当前位置: X-MOL 学术ACM Trans. Archit. Code Optim. › 论文详情
Our official English website, www.x-mol.net, welcomes your feedback! (Note: you will need to create a separate account there.)
FASA-DRAM: Reducing DRAM Latency with Destructive Activation and Delayed Restoration
ACM Transactions on Architecture and Code Optimization ( IF 1.6 ) Pub Date : 2024-02-23 , DOI: 10.1145/3649135
Haitao Du 1 , Yuhan Qin 1 , Song Chen 1 , Yi Kang 1
Affiliation  

DRAM memory is a performance bottleneck for many applications, due to its high access latency. Previous work has mainly focused on data locality, introducing small-but-fast regions to cache frequently accessed data, thereby reducing the average latency.
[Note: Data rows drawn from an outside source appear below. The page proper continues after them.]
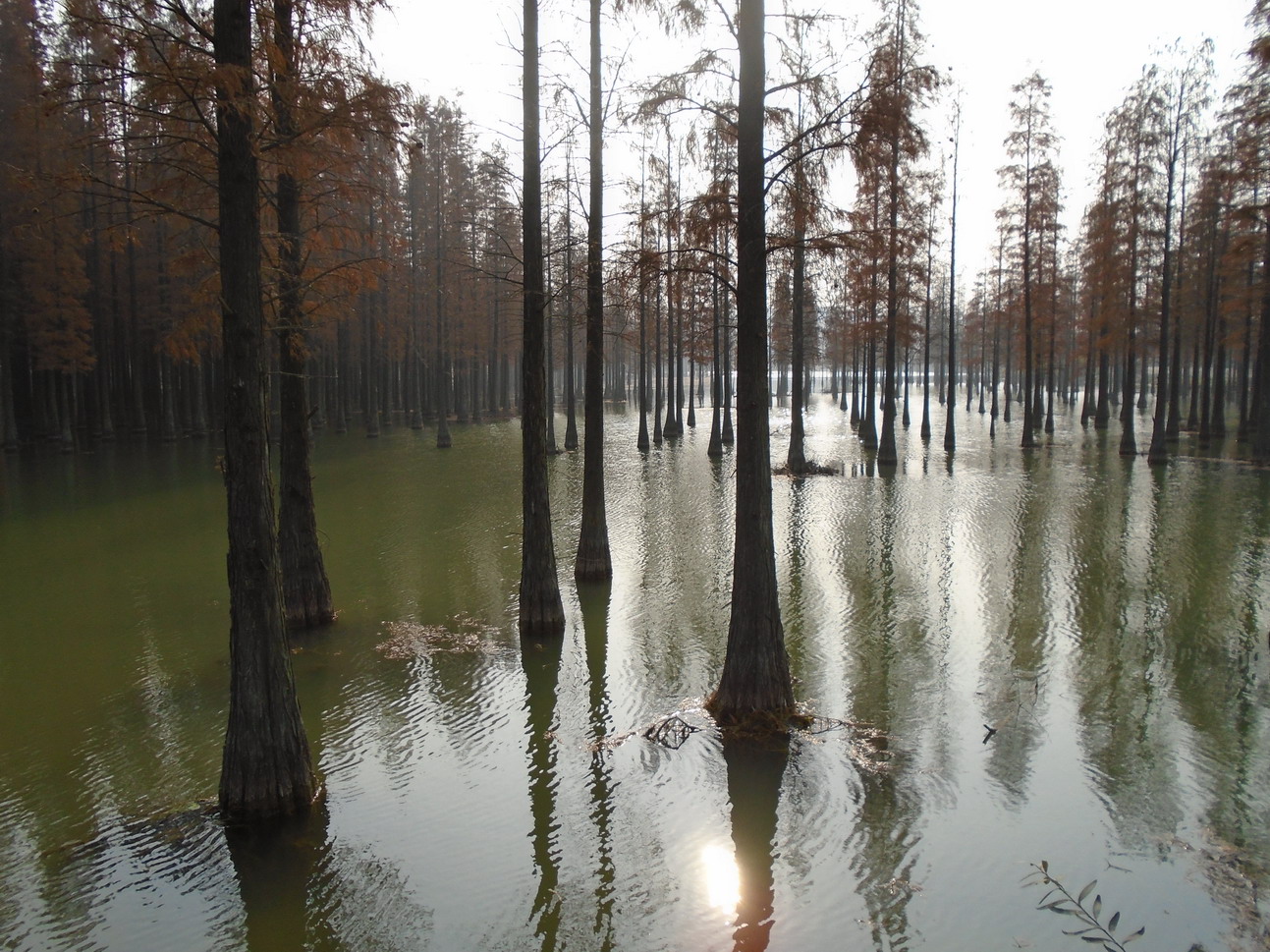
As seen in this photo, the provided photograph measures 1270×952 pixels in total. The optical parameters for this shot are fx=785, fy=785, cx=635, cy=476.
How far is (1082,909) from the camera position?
486 cm

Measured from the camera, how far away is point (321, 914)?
16.3 feet

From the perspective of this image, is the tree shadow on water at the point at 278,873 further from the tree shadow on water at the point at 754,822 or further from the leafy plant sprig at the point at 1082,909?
the leafy plant sprig at the point at 1082,909

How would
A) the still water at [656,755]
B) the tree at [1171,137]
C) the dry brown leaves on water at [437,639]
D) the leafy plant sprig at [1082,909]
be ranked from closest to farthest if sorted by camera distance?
the leafy plant sprig at [1082,909]
the still water at [656,755]
the dry brown leaves on water at [437,639]
the tree at [1171,137]

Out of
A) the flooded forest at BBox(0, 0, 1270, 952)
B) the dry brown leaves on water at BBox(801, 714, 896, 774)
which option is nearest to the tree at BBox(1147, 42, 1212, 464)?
the flooded forest at BBox(0, 0, 1270, 952)

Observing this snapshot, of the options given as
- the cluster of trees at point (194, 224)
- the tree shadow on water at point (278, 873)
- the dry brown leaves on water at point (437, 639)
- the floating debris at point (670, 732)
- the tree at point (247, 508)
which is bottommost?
the tree shadow on water at point (278, 873)

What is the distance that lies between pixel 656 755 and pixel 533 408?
15.7ft

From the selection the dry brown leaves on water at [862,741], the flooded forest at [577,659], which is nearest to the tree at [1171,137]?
the flooded forest at [577,659]

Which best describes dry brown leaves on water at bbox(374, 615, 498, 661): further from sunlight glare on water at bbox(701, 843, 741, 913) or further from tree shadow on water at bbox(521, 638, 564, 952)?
sunlight glare on water at bbox(701, 843, 741, 913)

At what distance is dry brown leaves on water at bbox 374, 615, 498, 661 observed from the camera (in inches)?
390

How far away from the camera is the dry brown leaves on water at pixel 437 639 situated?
991cm

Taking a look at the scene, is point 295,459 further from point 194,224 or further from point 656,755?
point 194,224

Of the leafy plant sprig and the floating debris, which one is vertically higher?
the floating debris

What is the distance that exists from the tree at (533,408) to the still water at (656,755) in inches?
21.6

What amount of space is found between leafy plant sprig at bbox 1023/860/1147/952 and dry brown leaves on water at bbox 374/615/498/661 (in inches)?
258
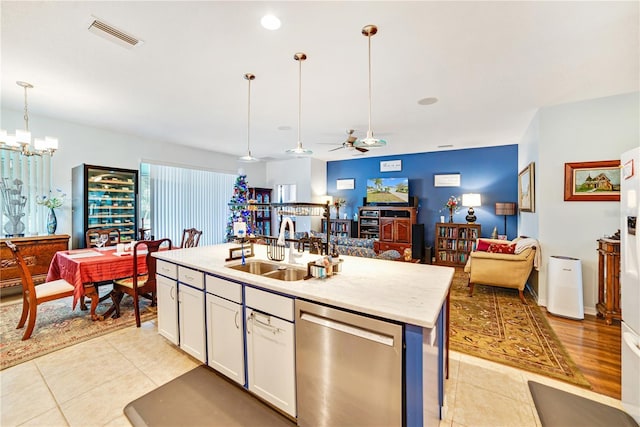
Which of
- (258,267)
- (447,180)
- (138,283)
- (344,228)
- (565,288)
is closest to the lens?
(258,267)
However, these locality-based designs have three challenges in modern multi-core systems: 1) Inter-application interference leads to random memory access traffic. 2) Fairness issues prevent the memory controller from over-prioritizing data locality. 3) Write-intensive applications have much lower locality and evict substantial dirty entries. With frequent data movement between the fast in-DRAM cache and slow regular arrays, the overhead induced by moving data may even offset the performance and energy benefits of in-DRAM caching.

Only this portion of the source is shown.